Home | About | Sematext search-lucene.com search-hadoop.com
 Search Hadoop and all its subprojects:

Switch to Threaded View
HBase >> mail # user >> more regionservers does not improve performance


Copy link to this message
-
Re: more regionservers does not improve performance
Matt,

Yes, I did. What I observed is that the map job proceeds about 3-4x faster
for  a while. But then I observed long pauses partway through the job, and
overall run time was only reduced only modestly, way from 50 minutes to 40
minutes.

Just to summarize the issue, my mapper jobs seem to scale nicely.

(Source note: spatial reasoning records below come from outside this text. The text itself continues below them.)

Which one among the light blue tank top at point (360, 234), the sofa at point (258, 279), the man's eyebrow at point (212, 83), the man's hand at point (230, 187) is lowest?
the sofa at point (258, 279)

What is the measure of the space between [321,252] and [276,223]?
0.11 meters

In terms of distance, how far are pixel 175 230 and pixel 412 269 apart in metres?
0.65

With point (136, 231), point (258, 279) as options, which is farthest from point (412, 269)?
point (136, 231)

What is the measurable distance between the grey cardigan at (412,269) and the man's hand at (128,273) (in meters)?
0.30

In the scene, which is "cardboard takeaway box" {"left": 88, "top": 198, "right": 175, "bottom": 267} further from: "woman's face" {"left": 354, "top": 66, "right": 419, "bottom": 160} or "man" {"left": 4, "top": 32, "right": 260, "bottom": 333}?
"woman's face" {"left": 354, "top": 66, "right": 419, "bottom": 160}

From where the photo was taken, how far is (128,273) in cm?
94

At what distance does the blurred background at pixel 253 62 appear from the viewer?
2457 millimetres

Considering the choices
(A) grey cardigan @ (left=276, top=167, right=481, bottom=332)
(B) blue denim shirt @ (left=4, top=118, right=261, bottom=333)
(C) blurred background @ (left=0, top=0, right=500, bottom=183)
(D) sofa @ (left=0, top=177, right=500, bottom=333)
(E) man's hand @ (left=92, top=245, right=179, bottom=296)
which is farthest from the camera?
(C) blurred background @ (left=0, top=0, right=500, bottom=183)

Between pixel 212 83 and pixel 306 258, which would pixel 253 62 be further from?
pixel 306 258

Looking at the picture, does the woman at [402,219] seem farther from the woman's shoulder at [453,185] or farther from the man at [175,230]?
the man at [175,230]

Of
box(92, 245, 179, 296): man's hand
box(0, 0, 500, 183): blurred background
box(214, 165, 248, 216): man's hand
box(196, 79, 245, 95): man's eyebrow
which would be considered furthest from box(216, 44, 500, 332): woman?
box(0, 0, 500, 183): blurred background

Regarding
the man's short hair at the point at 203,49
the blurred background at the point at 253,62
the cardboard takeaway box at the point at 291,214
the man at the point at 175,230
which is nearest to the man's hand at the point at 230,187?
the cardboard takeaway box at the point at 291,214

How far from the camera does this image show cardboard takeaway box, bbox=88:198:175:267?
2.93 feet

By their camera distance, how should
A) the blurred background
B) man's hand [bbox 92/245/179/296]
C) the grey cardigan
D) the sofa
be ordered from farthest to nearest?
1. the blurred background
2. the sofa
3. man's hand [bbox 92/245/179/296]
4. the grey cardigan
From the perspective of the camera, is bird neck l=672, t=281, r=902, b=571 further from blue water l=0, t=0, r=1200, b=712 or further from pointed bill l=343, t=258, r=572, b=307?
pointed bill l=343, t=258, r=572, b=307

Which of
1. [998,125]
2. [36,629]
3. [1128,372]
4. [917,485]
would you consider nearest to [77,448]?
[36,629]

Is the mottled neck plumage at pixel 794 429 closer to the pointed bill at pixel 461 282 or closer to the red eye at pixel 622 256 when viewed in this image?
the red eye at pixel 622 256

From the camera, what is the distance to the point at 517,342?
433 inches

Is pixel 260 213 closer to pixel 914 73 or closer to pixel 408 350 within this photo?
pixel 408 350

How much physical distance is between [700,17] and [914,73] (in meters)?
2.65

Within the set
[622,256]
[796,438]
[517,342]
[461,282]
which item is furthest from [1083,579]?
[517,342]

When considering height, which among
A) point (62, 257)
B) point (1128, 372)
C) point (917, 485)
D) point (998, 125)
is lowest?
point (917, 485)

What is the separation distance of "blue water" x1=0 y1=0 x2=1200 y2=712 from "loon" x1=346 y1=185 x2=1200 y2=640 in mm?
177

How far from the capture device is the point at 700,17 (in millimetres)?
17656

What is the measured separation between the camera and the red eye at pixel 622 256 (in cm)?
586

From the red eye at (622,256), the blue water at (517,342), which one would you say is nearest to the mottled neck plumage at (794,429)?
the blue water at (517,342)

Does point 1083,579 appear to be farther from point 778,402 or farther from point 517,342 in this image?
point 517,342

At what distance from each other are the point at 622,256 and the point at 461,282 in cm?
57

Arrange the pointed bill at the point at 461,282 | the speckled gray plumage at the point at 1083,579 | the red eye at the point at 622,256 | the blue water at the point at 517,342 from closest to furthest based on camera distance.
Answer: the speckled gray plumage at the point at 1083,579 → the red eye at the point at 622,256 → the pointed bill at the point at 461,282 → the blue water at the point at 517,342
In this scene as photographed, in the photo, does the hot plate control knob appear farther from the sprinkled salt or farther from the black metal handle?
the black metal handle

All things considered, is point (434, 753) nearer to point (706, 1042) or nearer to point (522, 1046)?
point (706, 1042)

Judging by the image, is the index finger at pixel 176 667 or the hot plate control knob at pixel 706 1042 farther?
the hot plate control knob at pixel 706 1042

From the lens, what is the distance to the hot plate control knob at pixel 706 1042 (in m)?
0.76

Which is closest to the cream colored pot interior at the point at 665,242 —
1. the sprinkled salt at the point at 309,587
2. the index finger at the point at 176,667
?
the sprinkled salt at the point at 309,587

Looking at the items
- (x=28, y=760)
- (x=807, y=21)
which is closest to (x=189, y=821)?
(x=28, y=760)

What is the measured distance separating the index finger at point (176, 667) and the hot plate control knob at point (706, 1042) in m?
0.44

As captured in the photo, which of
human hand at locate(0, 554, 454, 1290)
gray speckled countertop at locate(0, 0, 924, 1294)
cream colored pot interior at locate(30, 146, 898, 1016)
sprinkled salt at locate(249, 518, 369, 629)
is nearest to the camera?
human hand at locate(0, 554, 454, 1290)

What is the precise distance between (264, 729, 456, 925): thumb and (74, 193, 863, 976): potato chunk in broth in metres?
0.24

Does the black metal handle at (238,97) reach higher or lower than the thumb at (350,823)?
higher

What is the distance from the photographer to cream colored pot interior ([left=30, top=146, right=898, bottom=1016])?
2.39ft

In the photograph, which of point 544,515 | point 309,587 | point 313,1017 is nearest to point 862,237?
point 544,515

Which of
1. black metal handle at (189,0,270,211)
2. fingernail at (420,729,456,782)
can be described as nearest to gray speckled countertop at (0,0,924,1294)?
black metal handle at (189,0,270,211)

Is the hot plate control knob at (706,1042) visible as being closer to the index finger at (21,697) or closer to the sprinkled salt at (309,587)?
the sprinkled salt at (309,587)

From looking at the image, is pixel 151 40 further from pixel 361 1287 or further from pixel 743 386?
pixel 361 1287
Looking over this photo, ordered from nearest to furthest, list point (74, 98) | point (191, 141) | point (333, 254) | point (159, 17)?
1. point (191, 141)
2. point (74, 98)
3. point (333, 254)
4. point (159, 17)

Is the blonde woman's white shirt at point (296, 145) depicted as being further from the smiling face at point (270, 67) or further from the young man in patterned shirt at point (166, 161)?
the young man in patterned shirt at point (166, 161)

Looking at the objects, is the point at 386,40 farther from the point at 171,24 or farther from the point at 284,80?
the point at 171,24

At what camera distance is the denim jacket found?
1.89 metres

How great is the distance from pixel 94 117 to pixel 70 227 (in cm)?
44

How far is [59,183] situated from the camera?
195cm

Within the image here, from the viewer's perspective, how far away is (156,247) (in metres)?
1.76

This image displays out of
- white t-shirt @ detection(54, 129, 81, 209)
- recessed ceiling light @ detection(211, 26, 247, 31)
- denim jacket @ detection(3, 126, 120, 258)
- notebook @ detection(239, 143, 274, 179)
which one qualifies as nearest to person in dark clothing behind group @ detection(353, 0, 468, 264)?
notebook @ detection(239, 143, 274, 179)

This is
expected as my dfs block size is small enough to create over 500 tasks, and
I have a max of 40 mappers running.

But when I include puts to hbase in my job, then I see a 4-6x slowdown
which does not respond to an increasing number of regionservers.

My current best guess is that there is a network bottleneck in getting the
puts produced by the mappers to the appropriate regionservers, as I assume
that once the puts are received by the regionservers that they can all
operate in parallel without slowing each other down.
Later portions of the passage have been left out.